NRLMMD-GEOIPS / geoips

Main Geolocated Information Processing System code base with basic functionality enabled.
https://nrlmmd-geoips.github.io/geoips/
Other
14 stars 11 forks source link

Consider exposing which variables Readers can ingest and create generic utilities that can be used by all readers #475

Open evrose54 opened 5 months ago

evrose54 commented 5 months ago

Requested Update

Description

Readers in GeoIPS are fundamental, yet they lack the ability to expose pertinent information to the user. They also implement code which performs conversions on certain data, that is very similar from one reader to another (ie. Radiance to Brightness Temperature, etc.). Both of these points are elements of readers that could be improved or consolidated.
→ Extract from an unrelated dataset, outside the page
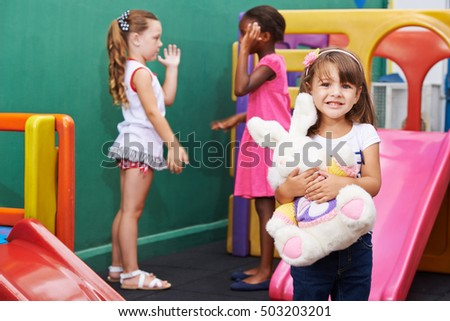 Happy girl standing with stuffed animal in a kindergarten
We should consider adding variables able to be read via a reader to the appropriate reader plugin in the plugin registry. While we'd need to modify each reader to ensure they have a list of variable names that are able to be read by the reader, it would be information that we could expose via the plugin registry to a user with the CLI. This would be very helpful. I envision a reader's entry in the plugin registry would look like this:

    windsat_remss_winds_netcdf:
      docstring: Read derived surface winds from REMSS WINDSAT netcdf data.
      family: standard
      interface: readers
      package: geoips
      plugin_type: module_based
      relpath: plugins/modules/readers/windsat_remss_winds_netcdf.py
      signature: (fnames, metadata_only=False, chans=None, area_def=None, self_register=False)
      variables: [var_name1, var_name2, var_name3, ...]

Once we have information of what variables can be ingested by a reader, we could create generic utility functions which could perform conversions on data (Radiance to Brightness Temperature, ...), generic read functions (Xarray.open_dataset() --> retrieve certain variables, ...), and other utilities that we think could be refactored and used by any reader.
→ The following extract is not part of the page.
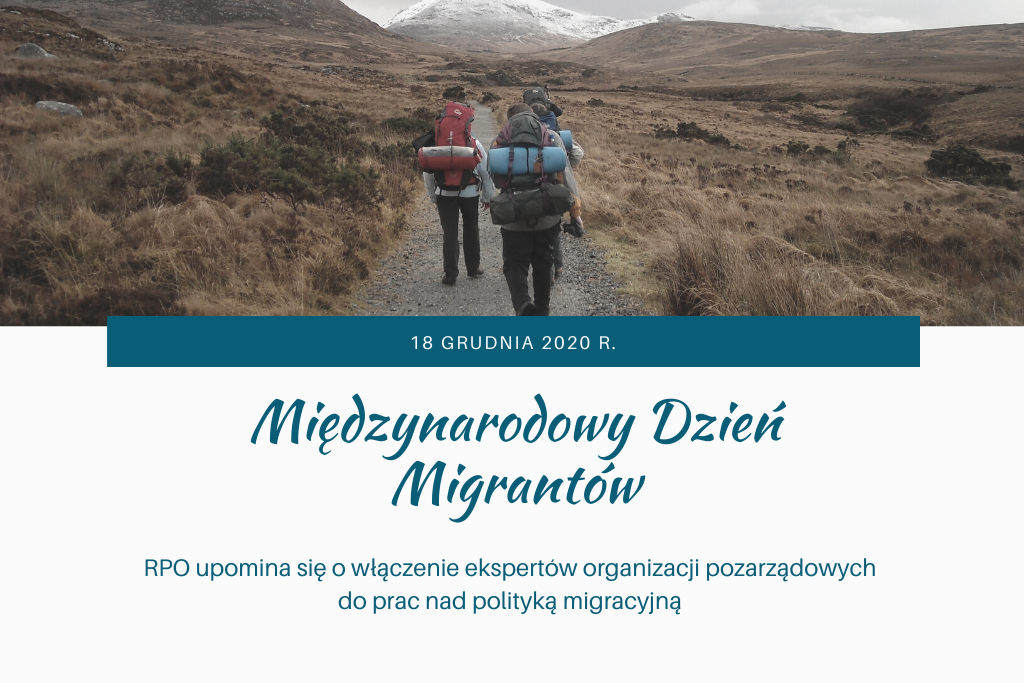 plansza z napisem Międzynarodowy Dzień Migrantów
While the generic utilities would need a great amount of consideration, as conventions between variable names, filetypes, etc. has not been enforced via satellite data producers, it would definitely make the development of readers a much easier process.

Background and Motivation

This issue stemmed from a conversation @jsolbrig and I had when reviewing a GREMLIN reader I had produced for the GeoIPS GLM package.

Alternative Solutions

Leave the code as is and rewrite it where necessary (not optimal or a good coding standard).

Environment

Code to demonstrate issue

See geoips/geoips/plugins/modules/readers/abi_netcdf.py for an example of variables that we could expose. Look in that file for this line (1128 - 1130) to see an example of a conversion function that we could add to generic utilities. This function converts radiance to brightness temperature for abi data.

        data["BT"][~bad_data_mask] = ne.evaluate(
            "(fk2 / log(fk1 / rad_data + 1) - bc1) / bc2"
        )